Table 2. Main effects and interactions for the behavioral and ERP data.

Experiment 2

In Experiment 2, we conducted an ABX discrimination task to investigate the EP speakers’ attentive stress processing in the absence of vowel quality cues. The experimental procedure was almost the same as the experiment 1 in Correia et al. (2015), except that they used both disyllabic and trisyllabic non-sense words as stimuli while we only included disyllabic non-sense words.

Methods

Participants

Participants were the same as in Experiment 1.

Materials

In the behavioral task, stimuli consisted of eight disyllabic non-sense words ([diku], [diru], [midu], [misu], [kiru], [kisu], [siru], and [sisu]) associated with either a trochaic or an iambic stress³. The stimuli were produced by one male and two female native EP speakers in a sound-attenuated booth. All of these non-sense words are legal syllable structures in EP, thus participants could focus on the stress patterns and not be distracted by unfamiliar syllables. All stimuli included the high vowels [i] and [u], because high vowels do not show vowel reduction in unstressed positions in EP. In addition, EP words end in [u], both stressed and unstressed, are more common than their counterparts end in [i].

Procedure

The behavioral discrimination task used a forced-choice ABX paradigm, in which the participants heard three stimuli in a series and had to decide whether the third stimulus X had the same stress pattern as the first stimulus A or the second stimulus B by pressing the ‘z’ (stimulus A) and ‘m’ (stimulus B) keys on a keyboard. The stimuli A and B might be produced by the same female speaker or by two different female speakers, and always had contrasting stress patterns. The stimulus X was always produced by a male speaker. In each trial the three stimuli were separated by 500 ms inter-stimulus-interval. A total of 144 experimental trials were presented, with all 16 possible combinations.⁴ The experimental trials were randomized for each participant, and were preceded by four practice trials which were excluded from data analysis. The participants were encouraged to respond as quickly and accurately as possible. Their accuracies and reaction times were logged by the E-prime 2.0 software (Schneider et al., 2012). No feedback was given through the task. A break of at least 30 s was given halfway through the task, in order to prevent fatigue.

Data Analysis

Data obtained from the ABX task were converted to d’ scores, which were calculated as the difference between the z-transforms of hit rates and false alarm rates (Macmillan and Creelman, 2005). The hit rates were calculated as correct matches of X to the first stimulus (i.e., AB-A and BA-B), and false alarms as incorrect matches of X to the second stimulus (i.e., AB-B, BA-A). Furthermore, the error rate for each combination was calculated for each participant.

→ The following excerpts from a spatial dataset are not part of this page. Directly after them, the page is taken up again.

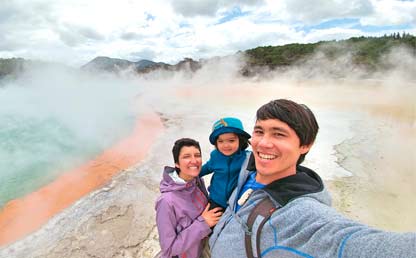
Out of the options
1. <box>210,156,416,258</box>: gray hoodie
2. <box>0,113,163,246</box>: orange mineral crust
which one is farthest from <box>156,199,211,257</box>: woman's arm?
<box>0,113,163,246</box>: orange mineral crust

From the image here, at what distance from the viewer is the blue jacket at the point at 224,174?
68.2 inches

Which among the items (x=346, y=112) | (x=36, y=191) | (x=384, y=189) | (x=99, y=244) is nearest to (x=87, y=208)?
(x=99, y=244)

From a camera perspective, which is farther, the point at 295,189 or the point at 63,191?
the point at 63,191

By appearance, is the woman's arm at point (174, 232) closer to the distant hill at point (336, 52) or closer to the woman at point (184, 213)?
the woman at point (184, 213)

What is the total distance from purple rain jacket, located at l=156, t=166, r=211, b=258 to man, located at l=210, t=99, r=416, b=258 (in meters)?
0.28

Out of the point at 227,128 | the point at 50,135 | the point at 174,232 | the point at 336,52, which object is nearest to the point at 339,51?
the point at 336,52

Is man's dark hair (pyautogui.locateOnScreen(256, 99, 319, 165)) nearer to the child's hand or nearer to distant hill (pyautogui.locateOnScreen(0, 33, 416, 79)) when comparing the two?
the child's hand

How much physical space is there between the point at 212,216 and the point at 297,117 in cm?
78

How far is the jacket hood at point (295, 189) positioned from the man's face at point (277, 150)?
0.05 meters

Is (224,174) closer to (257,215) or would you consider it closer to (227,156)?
(227,156)

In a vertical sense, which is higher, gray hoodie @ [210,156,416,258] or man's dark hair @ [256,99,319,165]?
man's dark hair @ [256,99,319,165]

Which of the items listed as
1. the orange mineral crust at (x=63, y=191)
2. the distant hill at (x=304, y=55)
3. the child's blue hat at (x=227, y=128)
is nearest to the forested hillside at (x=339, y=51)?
the distant hill at (x=304, y=55)

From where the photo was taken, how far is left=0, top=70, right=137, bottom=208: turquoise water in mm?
6703

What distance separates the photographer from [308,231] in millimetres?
849
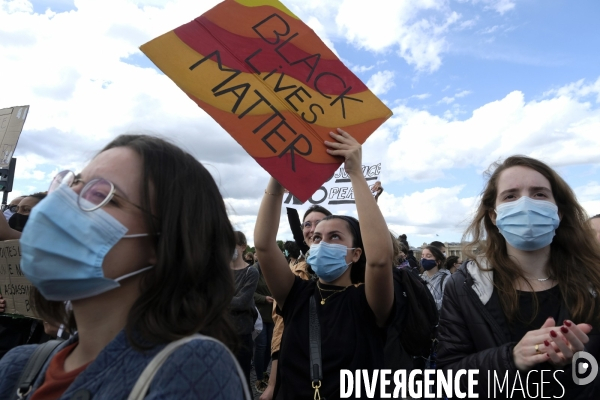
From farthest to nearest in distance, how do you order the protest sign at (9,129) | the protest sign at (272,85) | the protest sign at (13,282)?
the protest sign at (9,129)
the protest sign at (13,282)
the protest sign at (272,85)

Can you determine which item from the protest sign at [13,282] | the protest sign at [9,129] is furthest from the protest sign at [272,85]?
the protest sign at [9,129]

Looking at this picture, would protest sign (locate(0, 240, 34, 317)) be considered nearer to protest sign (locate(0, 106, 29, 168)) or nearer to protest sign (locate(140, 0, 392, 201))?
protest sign (locate(140, 0, 392, 201))

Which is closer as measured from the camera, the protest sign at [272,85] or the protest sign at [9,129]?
the protest sign at [272,85]

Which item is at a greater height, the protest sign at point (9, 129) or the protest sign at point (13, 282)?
the protest sign at point (9, 129)

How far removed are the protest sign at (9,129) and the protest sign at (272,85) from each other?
3997mm

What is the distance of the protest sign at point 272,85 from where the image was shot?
7.00 ft

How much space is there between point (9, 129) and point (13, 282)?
9.14 ft

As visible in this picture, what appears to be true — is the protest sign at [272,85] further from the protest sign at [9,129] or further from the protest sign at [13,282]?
the protest sign at [9,129]

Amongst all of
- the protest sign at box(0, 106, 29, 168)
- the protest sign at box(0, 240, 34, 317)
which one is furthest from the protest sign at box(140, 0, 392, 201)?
the protest sign at box(0, 106, 29, 168)

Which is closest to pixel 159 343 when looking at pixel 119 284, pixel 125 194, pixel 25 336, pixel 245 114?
pixel 119 284

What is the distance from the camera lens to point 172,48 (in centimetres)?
211

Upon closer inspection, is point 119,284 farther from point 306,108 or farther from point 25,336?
point 25,336

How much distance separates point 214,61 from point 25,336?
9.97 feet

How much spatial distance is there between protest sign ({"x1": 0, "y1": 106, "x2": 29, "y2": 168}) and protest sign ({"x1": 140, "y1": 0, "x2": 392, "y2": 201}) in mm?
3997
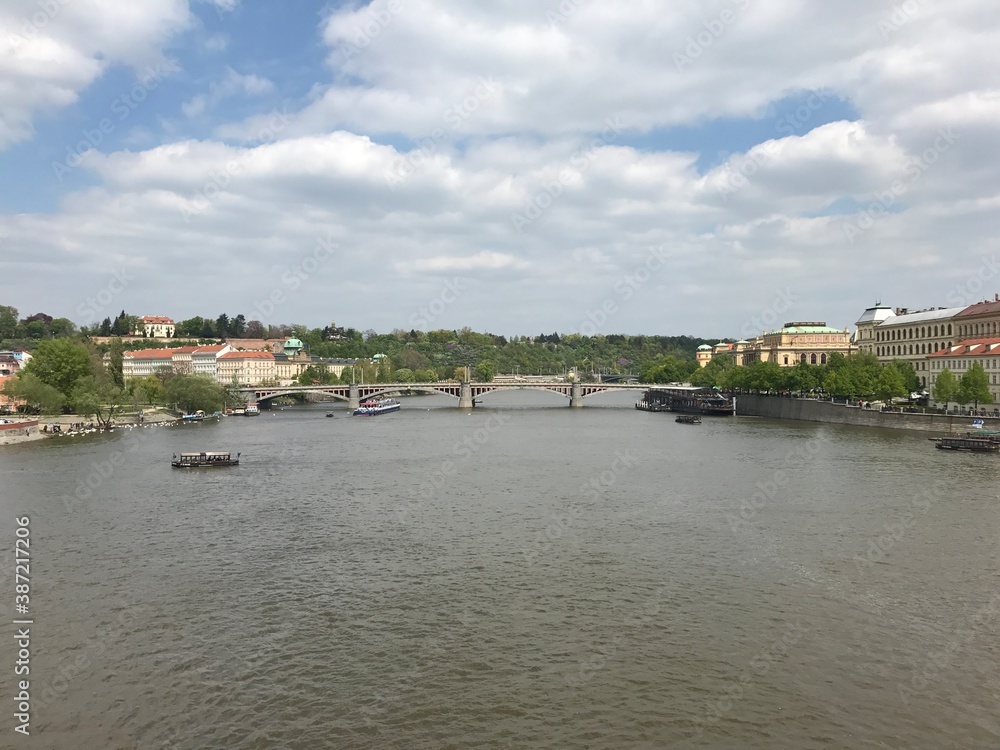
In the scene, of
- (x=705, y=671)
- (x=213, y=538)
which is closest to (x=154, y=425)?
(x=213, y=538)

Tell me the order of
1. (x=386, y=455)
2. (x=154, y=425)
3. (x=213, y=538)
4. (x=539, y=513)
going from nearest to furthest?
1. (x=213, y=538)
2. (x=539, y=513)
3. (x=386, y=455)
4. (x=154, y=425)

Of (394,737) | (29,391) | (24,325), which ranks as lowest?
A: (394,737)

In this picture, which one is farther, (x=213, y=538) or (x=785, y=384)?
(x=785, y=384)

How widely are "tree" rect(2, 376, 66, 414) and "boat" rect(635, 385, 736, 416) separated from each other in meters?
72.5

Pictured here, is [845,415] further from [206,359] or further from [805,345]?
[206,359]

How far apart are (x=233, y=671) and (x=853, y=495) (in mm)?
28534

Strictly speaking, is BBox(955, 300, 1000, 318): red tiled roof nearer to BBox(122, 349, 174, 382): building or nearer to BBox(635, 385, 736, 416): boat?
BBox(635, 385, 736, 416): boat

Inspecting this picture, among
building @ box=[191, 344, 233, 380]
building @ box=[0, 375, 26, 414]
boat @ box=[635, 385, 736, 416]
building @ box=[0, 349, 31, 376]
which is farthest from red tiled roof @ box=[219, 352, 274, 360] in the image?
boat @ box=[635, 385, 736, 416]

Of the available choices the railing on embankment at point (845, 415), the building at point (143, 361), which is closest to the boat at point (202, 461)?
the railing on embankment at point (845, 415)

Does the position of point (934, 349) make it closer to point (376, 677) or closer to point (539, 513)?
point (539, 513)

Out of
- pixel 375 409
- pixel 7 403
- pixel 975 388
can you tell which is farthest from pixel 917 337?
pixel 7 403

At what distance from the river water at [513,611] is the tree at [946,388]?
1146 inches

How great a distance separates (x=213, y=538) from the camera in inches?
1027

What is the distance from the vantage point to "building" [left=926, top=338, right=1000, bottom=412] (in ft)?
211
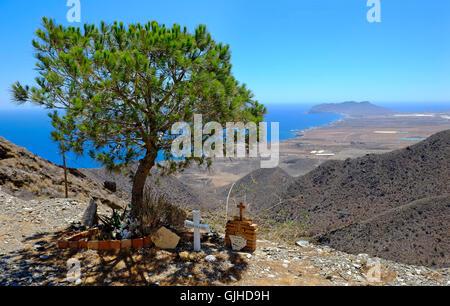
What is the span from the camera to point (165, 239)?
5137mm

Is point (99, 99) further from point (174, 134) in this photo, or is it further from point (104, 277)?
point (104, 277)

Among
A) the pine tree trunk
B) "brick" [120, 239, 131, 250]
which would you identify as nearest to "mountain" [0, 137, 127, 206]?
the pine tree trunk

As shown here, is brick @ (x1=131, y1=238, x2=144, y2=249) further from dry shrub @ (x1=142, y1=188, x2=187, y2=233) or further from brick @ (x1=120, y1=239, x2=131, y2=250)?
dry shrub @ (x1=142, y1=188, x2=187, y2=233)

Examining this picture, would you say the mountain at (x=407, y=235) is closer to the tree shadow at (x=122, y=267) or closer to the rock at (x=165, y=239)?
the tree shadow at (x=122, y=267)

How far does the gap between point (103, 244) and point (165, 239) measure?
0.99m

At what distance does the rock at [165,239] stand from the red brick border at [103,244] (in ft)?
0.44

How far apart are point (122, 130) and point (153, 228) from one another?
1.82 m

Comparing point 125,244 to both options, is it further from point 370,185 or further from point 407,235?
point 370,185

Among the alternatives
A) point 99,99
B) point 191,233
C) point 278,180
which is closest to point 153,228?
point 191,233

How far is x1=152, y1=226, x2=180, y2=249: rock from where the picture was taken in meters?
5.13

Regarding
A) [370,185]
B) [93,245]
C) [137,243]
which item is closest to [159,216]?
[137,243]

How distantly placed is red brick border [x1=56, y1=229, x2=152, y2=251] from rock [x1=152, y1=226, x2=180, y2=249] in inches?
5.3

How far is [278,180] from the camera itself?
2223cm

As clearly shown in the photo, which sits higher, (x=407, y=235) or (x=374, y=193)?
(x=374, y=193)
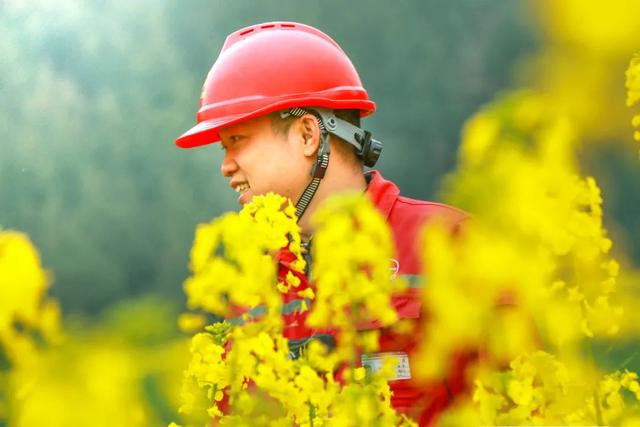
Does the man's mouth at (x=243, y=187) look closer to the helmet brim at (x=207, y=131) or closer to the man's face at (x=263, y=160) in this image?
the man's face at (x=263, y=160)

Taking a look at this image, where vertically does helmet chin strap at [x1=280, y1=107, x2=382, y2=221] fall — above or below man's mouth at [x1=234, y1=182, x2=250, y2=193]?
above

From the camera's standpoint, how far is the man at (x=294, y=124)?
194 cm

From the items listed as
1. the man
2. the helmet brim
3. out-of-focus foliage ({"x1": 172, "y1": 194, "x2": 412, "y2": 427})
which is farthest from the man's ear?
out-of-focus foliage ({"x1": 172, "y1": 194, "x2": 412, "y2": 427})

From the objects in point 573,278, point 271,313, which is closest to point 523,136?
point 573,278

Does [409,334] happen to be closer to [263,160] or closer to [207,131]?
[263,160]

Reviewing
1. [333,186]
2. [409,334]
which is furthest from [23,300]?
[333,186]

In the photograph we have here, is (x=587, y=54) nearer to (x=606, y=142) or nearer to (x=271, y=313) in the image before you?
(x=606, y=142)

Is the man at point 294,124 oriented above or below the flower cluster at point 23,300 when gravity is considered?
above

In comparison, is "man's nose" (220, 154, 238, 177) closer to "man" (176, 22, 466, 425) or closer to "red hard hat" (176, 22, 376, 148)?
"man" (176, 22, 466, 425)

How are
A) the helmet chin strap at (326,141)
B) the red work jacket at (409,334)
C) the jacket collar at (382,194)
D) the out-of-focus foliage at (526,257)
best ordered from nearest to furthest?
1. the out-of-focus foliage at (526,257)
2. the red work jacket at (409,334)
3. the jacket collar at (382,194)
4. the helmet chin strap at (326,141)

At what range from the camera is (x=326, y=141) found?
6.70 ft

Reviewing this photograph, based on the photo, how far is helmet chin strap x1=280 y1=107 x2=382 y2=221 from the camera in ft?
6.54

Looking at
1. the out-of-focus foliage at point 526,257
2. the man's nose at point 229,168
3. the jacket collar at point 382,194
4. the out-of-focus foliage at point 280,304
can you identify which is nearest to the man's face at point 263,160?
the man's nose at point 229,168

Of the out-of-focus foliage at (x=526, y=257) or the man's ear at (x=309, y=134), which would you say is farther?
the man's ear at (x=309, y=134)
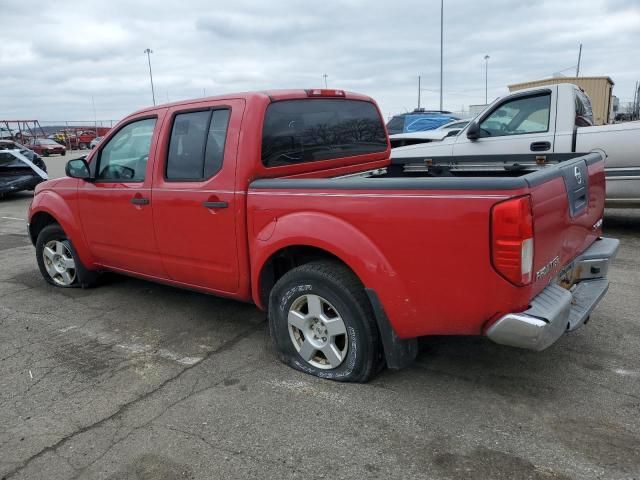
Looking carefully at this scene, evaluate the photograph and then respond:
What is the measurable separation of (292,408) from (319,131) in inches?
80.0

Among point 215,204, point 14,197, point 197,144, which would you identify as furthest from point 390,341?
point 14,197

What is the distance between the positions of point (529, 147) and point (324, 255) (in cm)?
462

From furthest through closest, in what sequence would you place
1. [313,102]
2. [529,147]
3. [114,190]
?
[529,147]
[114,190]
[313,102]

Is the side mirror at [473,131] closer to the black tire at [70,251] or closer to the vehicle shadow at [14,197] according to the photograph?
the black tire at [70,251]

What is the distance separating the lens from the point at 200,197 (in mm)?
3771

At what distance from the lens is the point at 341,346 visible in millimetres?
3322

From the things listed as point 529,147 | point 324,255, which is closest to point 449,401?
point 324,255

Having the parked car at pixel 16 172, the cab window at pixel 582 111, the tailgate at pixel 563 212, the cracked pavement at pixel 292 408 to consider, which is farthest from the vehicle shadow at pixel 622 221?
the parked car at pixel 16 172

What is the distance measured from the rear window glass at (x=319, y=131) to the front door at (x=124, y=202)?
1075 mm

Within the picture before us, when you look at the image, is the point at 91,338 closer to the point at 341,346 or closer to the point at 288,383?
the point at 288,383

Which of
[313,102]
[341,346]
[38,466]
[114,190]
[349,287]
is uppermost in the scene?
[313,102]

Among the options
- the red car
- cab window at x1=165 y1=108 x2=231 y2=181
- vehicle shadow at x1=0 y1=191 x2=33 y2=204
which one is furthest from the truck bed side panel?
the red car

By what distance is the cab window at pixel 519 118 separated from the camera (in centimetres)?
691

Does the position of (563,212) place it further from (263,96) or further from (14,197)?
(14,197)
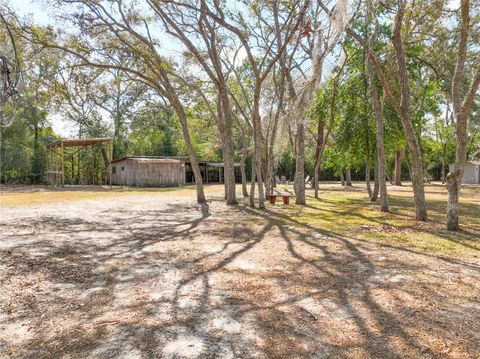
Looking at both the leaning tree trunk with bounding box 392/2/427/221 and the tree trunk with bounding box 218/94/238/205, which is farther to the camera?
the tree trunk with bounding box 218/94/238/205

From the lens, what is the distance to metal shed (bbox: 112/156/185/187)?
30.2m

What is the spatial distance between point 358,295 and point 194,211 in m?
8.61

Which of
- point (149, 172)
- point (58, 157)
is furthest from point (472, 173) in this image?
point (58, 157)

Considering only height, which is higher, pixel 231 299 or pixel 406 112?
pixel 406 112

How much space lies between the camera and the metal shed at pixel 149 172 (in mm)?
30188

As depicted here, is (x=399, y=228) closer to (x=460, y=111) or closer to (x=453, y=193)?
(x=453, y=193)

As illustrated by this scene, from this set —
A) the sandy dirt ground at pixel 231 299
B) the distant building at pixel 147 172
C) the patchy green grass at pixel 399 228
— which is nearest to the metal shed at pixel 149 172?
the distant building at pixel 147 172

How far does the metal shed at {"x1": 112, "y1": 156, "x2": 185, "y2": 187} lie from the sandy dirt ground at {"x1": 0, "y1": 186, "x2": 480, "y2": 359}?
2345 cm

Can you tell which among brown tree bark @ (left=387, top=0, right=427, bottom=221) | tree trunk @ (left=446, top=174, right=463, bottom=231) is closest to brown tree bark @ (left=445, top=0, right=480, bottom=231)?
tree trunk @ (left=446, top=174, right=463, bottom=231)

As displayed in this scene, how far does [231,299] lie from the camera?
3.76m

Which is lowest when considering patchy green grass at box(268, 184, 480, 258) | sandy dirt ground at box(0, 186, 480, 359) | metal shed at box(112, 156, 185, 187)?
sandy dirt ground at box(0, 186, 480, 359)

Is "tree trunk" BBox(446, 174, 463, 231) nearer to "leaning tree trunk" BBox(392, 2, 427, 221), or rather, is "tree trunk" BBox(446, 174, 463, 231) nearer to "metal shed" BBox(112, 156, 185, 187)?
"leaning tree trunk" BBox(392, 2, 427, 221)

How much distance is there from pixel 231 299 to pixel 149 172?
91.0ft

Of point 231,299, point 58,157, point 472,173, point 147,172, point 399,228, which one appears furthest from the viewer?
point 472,173
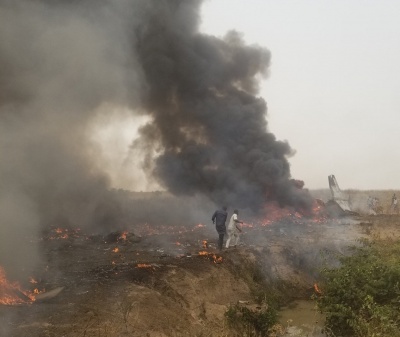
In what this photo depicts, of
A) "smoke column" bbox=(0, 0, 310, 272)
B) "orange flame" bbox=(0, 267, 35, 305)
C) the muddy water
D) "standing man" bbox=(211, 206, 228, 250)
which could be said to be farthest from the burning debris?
"orange flame" bbox=(0, 267, 35, 305)

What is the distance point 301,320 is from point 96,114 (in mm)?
17988

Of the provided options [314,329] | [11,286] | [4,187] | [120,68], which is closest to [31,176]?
[4,187]

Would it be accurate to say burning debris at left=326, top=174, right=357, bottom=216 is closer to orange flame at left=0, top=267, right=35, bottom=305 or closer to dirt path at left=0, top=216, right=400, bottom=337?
dirt path at left=0, top=216, right=400, bottom=337

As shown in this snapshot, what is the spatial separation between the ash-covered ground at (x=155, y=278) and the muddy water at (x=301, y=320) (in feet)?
2.42

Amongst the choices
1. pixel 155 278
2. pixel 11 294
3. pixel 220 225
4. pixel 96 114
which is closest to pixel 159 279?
pixel 155 278

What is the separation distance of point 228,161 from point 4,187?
17.4 meters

Participants’ reaction times (RTs) were computed for the correct trials. RTs that were greater than the mean RT of all the correct responses plus 2.5 standard deviations for an individual participant were replaced by this value. After the outlier replacement, the mean RT for each combination was calculated for each participant.

Results

The mean d’ scores in the ABX task for the above average and below average groups were 1.73 (SD = 0.52) and 1.69 (SD = 0.82), respectively. Independent samples t-test showed that the two groups did not differ from each other on d’ scores [t(18) = 0.14, p = 0.89].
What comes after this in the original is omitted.